Hayground Launches $100M Student Loan Fund
FINalternatives reported that a New York-based hedge fund, Hayground Cove Capital Partners, will launch a student loan fund at the end of June 2009.
FINalternatives writes:
The Hayground Cove Student Partners Fund will acquire loans that have a backstop guarantee, or insurance, from the U.S. Department of Education, according to fund documents. DOE guarantees have carve-outs for fraudulent origination or servicing defects.
According to the firm, the Federal Family Education Loan Program has exceeded $700 billion in loan origination since inception in 1965, with more than $500 billion since 1990, and there are currently over $300 billion of loans outstanding. The loans’ principal and interest are guaranteed by the U.S. government in event of default. The fund is looking to return approximately two-thirds of committed capital to investors within 12 to 14 months of their initial investments.
The fund will charge a typical 1% management fee and a 20% incentive fee. Jason Ader, Daniel Silvers and Daniel Pianko head the fund and will invest 10% of their own capital. Hedge Fund Alert lists the fund at $100 million with contact information of Jason Ader, HCSP Manager, (212) 445-7800.

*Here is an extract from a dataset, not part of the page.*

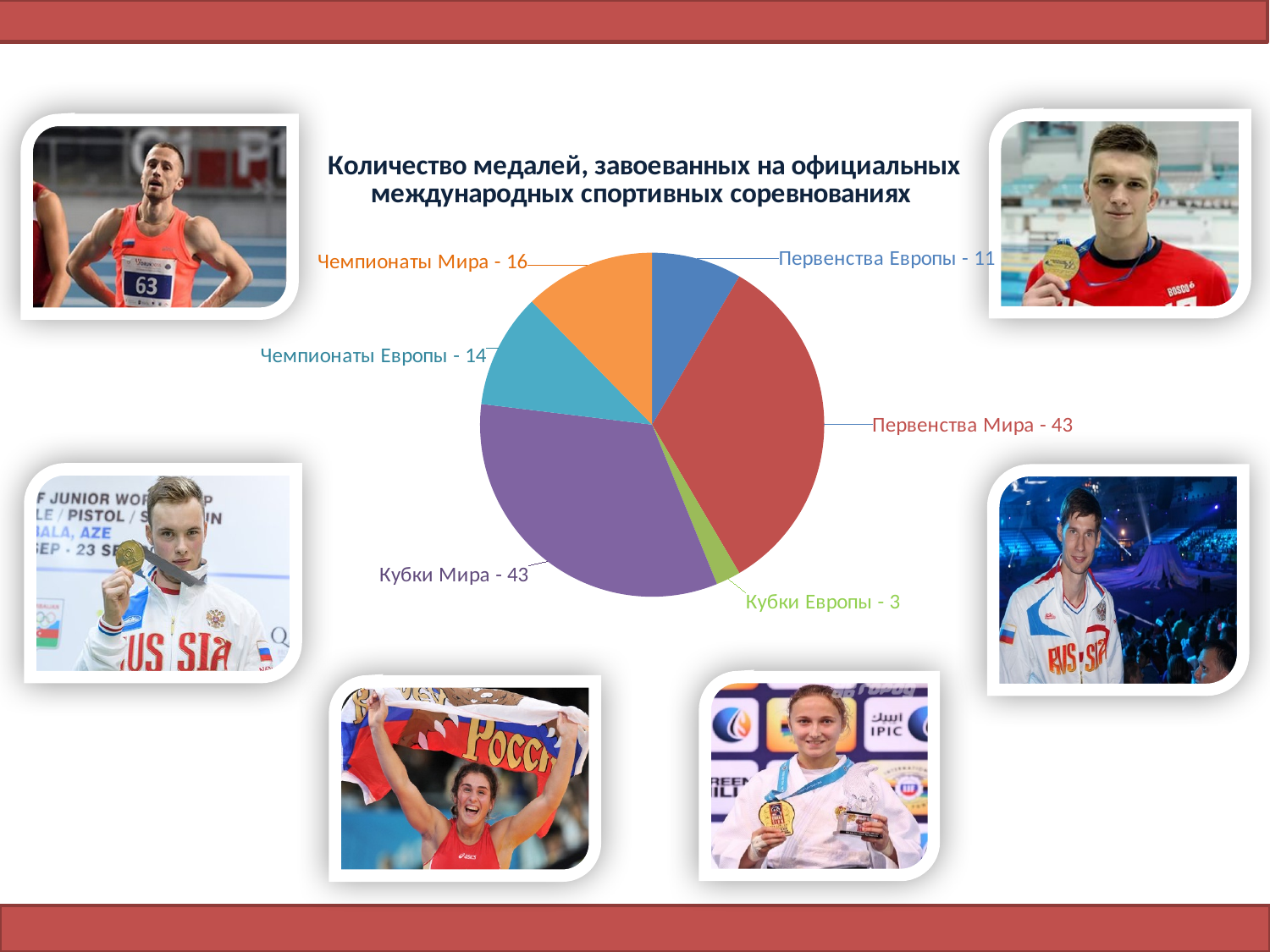
Which is larger: the number of medals at Чемпионаты Мира or at Первенства Европы? Чемпионаты Мира How many categories (slices) does the pie chart have? 6 What colour is the slice for Кубки Мира? Purple How many medals were won at Первенства Мира? 43 What is the total number of medals across all categories in the pie chart? 130 How many medals were won at Чемпионаты Европы? 14 What type of chart is shown on the slide? Pie chart How many medals were won at Первенства Европы? 11 What is the title of the chart? Количество медалей, завоеванных на официальных международных спортивных соревнованиях How many medals were won at Кубки Европы? 3 Which category has the smallest number of medals? Кубки Европы What is the difference between the medals won at Чемпионаты Мира and Чемпионаты Европы? 2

Total Alternatives said that most of the underlying loans will be at a floating rate with floors to protect against deflation but no caps. Suzy Kenly writes in an article from Total Alternatives that the loans will be acquired with a base gross IRR target of 14.5%. Hayground believes that markets are in a temporary deflationary cycle.
Ms. Kenly writes:
Ader, Silvers and Pianko will take an active role in managing the accounts to ensure that the loans stay current, and will also keep up a dialogue with the borrower and the borrower's family. Returns will also be driven by anticipated "improved liquidity in the student loan secondary market and the potential for applying modest leverage to the portfolio if the credit market stabilize," the presentation said.
Hayground manages a long/short equity strategy, a leveraged fund, a market-neutral strategy, and also has sponsored a number of special-purpose acquisition companies. Mr. Adler founded the firm in 2003 and the group manages over $3 billion according to Total Alternatives.

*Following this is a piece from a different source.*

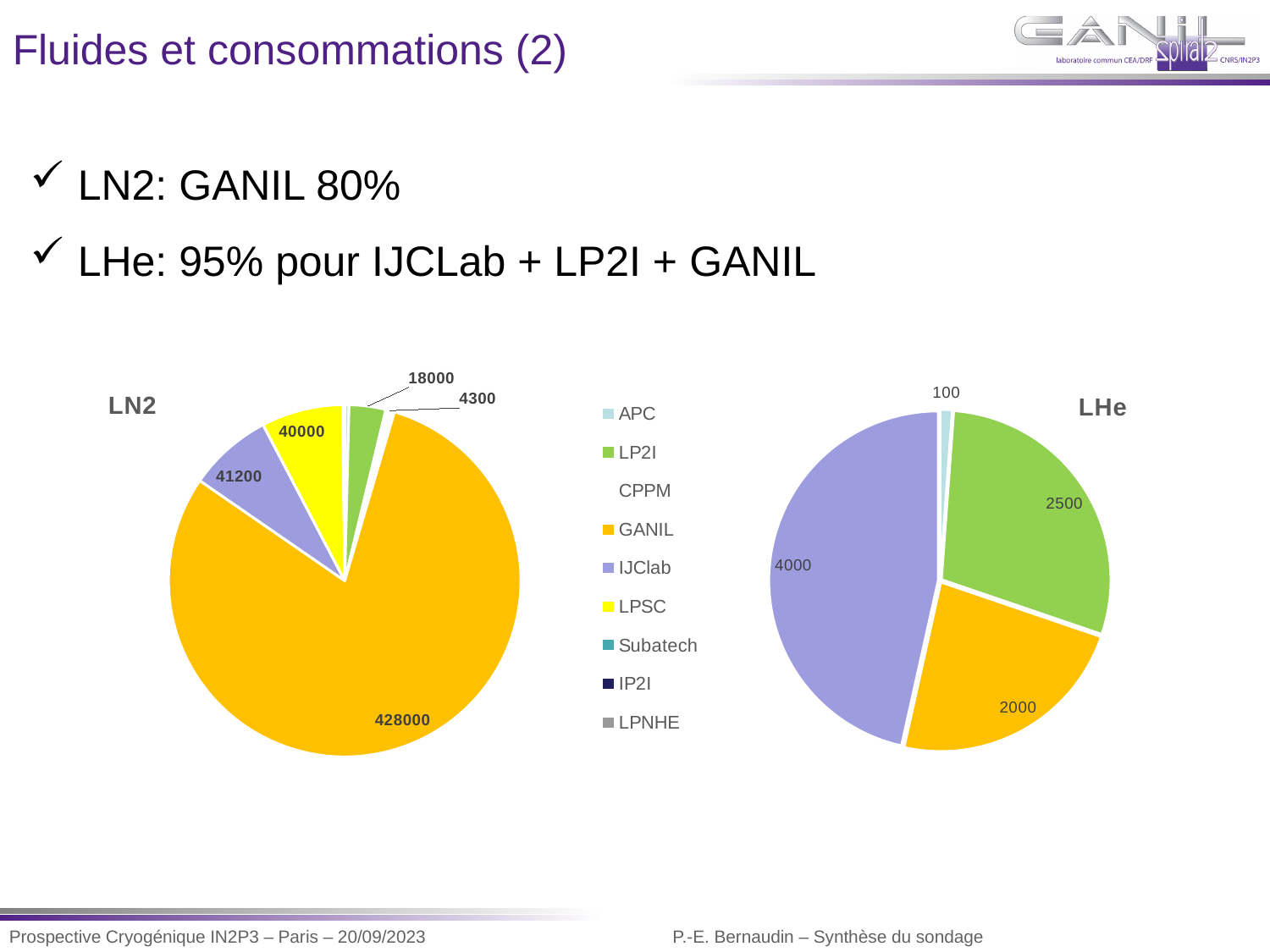
In the LN2 pie chart, what is the value for IJClab? 41200 What type of chart is used for the LN2 and LHe data on this slide? Pie chart In the LHe pie chart, what is the value for IJClab? 4000 In the LHe pie chart, what is the difference between the IJClab value and the LP2I value? 1500 In the LHe pie chart, which laboratory has the largest slice? IJClab In the LHe pie chart, which is larger, the LP2I slice or the GANIL slice? LP2I In the LHe pie chart, what is the value for GANIL? 2000 In the LN2 pie chart, which laboratory has the largest slice? GANIL In the LN2 pie chart, what is the value for GANIL? 428000 In the LHe pie chart, what is the value for LP2I? 2500 In the LN2 pie chart, what is the value for LPSC? 40000 In the LN2 pie chart, what is the value for LP2I? 18000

On a separate note, Newsday reported that New York risks a serious rise in student loan defaults in the current economic downturn according to a report released today by New York State Comptroller Thomas P. DiNapoli. The report found that the average cost of a college degree has increased by more than 30 percent over the past five years, more than double the rate of inflation during the same period, forcing more reliance on borrowing to finance education expenses than ever before.

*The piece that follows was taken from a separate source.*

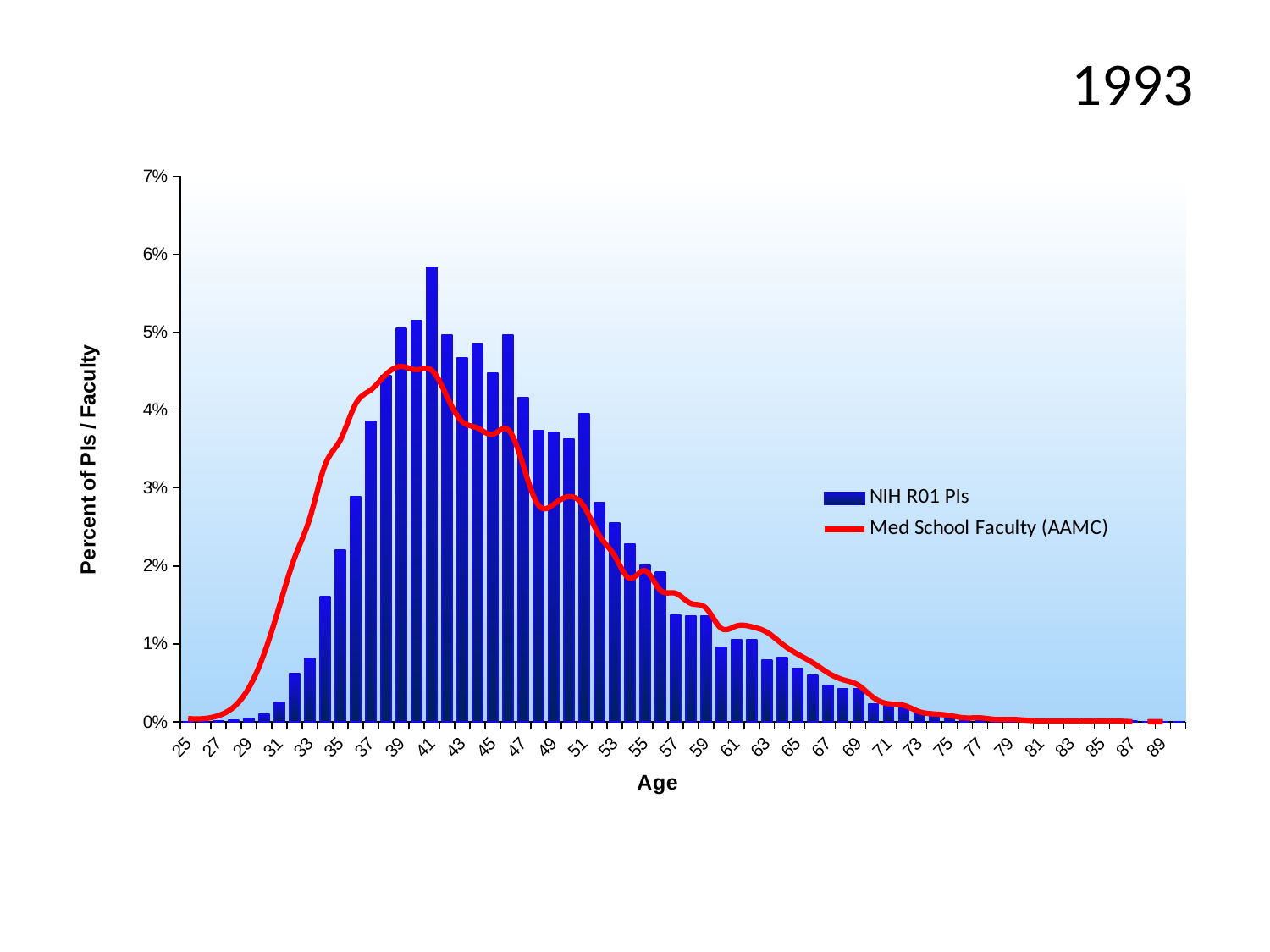
What kind of chart is shown on the slide? A bar chart with a line overlay Is the peak of the Med School Faculty (AAMC) line greater or less than 5%? less Is the NIH R01 PIs value at age 31 greater or less than 1%? less What year is shown as the title of the slide? 1993 Do the NIH R01 PIs values generally rise or fall from age 41 to age 69? fall Is the NIH R01 PIs value at age 41 greater or less than 5%? greater At which age is the NIH R01 PIs bar highest? 41 At age 31, which is larger: the NIH R01 PIs bar or the Med School Faculty (AAMC) line? Med School Faculty (AAMC) line How many series does the legend list? 2 At age 41, which is larger: the NIH R01 PIs bar or the Med School Faculty (AAMC) line? NIH R01 PIs bar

According to Newsday, the study concluded that:
Private loans have expanded nationally by more than 600 percent over the last decade. As of 2007, nearly two-thirds of college students graduating in New York state were in debt. The national student loan default rate rose to nearly 7 percent last year, up from a recent average of 5 percent; and Sallie Mae, which controls almost 45 percent of the loan market, reported that its default rate rose to 10.2 percent in the same period.